You can never, whatever you do
Set foot in the same brook twice.
All that you see is new,
Another roll of the dice.
When I was a kid we spent every summer vacation in Sydney, Nova Scotia. Two dogs, four kids, Mum, Dad and all the gear we’d need for camping, packed into our Ford station wagon for three days on the road.
Until yesterday it had been more than five decades since I visited 99 South Bentick Street, the paternal seat of our branch of the Spence clan in North America. So I suppose it’s not surprising things have changed.
What did surprise me though was how much my memories of things that haven’t changed all that much in all that time were so distorted.
The scene of our childhood adventures, a brook that ran through a ravine where South Bentick dead ended, isn’t much more than a ditch. And all the ghosts have fled the cemetery farther up the ravine, the spooky setting of our horror stories.

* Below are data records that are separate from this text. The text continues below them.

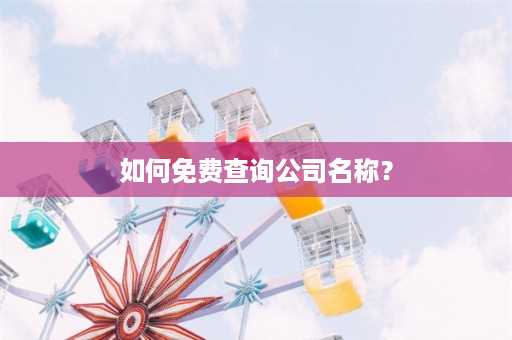 如何免费查询公司名称？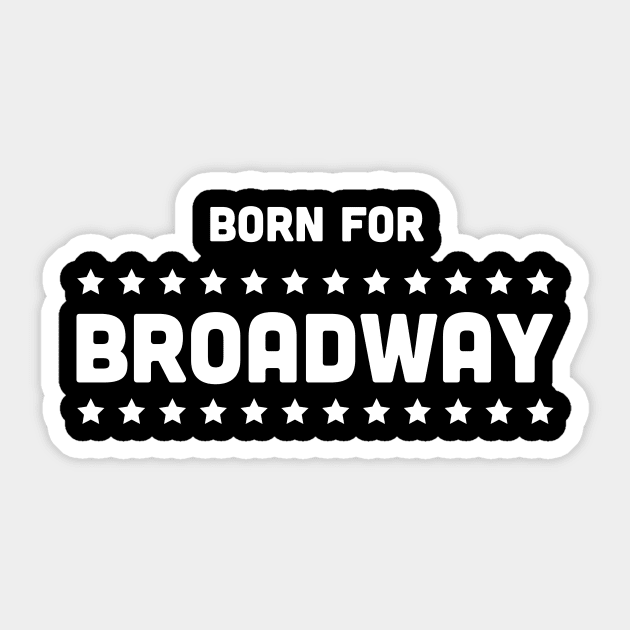 Born For Broadway | Musical Theater Sticker by Wizardmode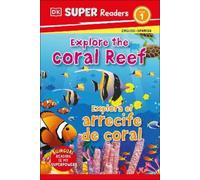 DK DK Super Readers Level 1 English-Spanish Bilingual Explore (Copertina rigida)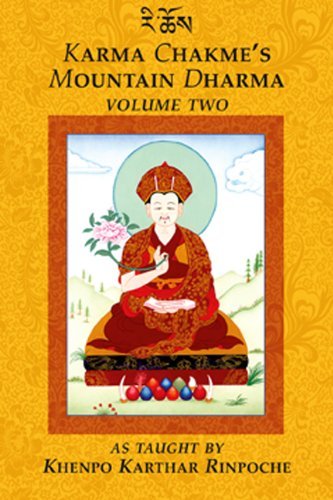 Khenpo Karthar Rinpoche Karma Chakme's Mountain Dharma Volume 2 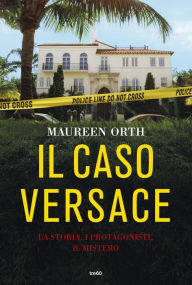 Title: Il caso Versace: La storia, i protagonisti, il mistero, Author: Maureen  Orth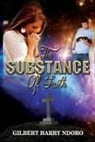 Gilbert Harry Ndoro - The Substance of Faith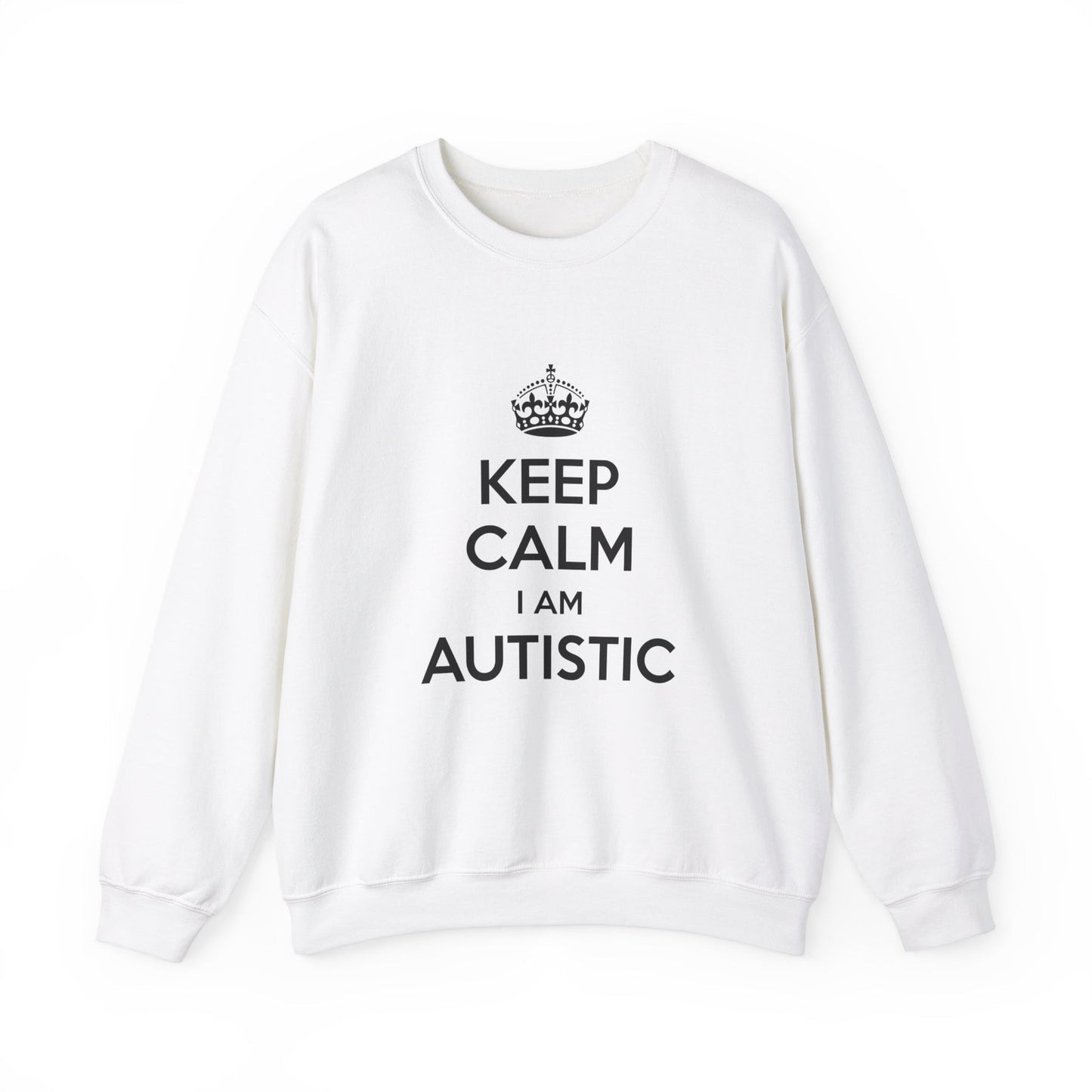 Keep Calm I Am Autistic Crewneck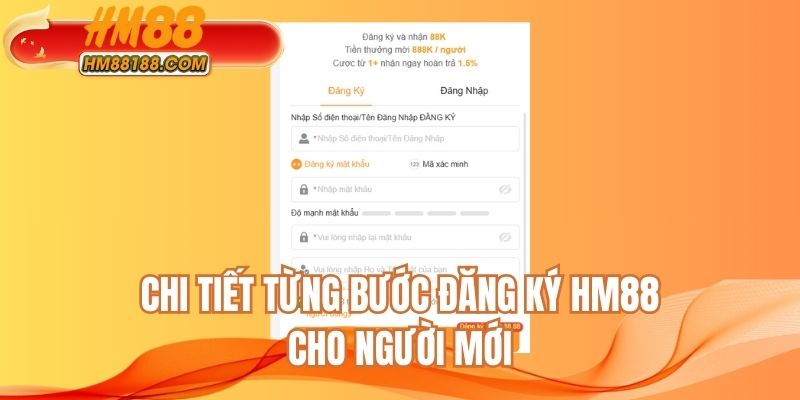 Chi tiết từng bước đăng ký HM88 cho người mới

Some of the change is real, however. The address of my grandparents’ house is no longer 99 South Bentick… to anyone but me that is, and probably my siblings. I won’t go into the complex details, but the ancestral mansion is now in the 400 block. And it’s no longer clad in green shingles with white trim; it’s siding is vinyl, like most other houses on the street.
Venturing farther afield I found myself in a town that mixes elements of things remembered with sights I never could have imagined. A gigantic cruise ship was docked in the harbour, where we sometimes ventured as children. And at the end of the boardwalk – which didn’t exist in our world – ‘the ‘world’s biggest fiddle’ awaits.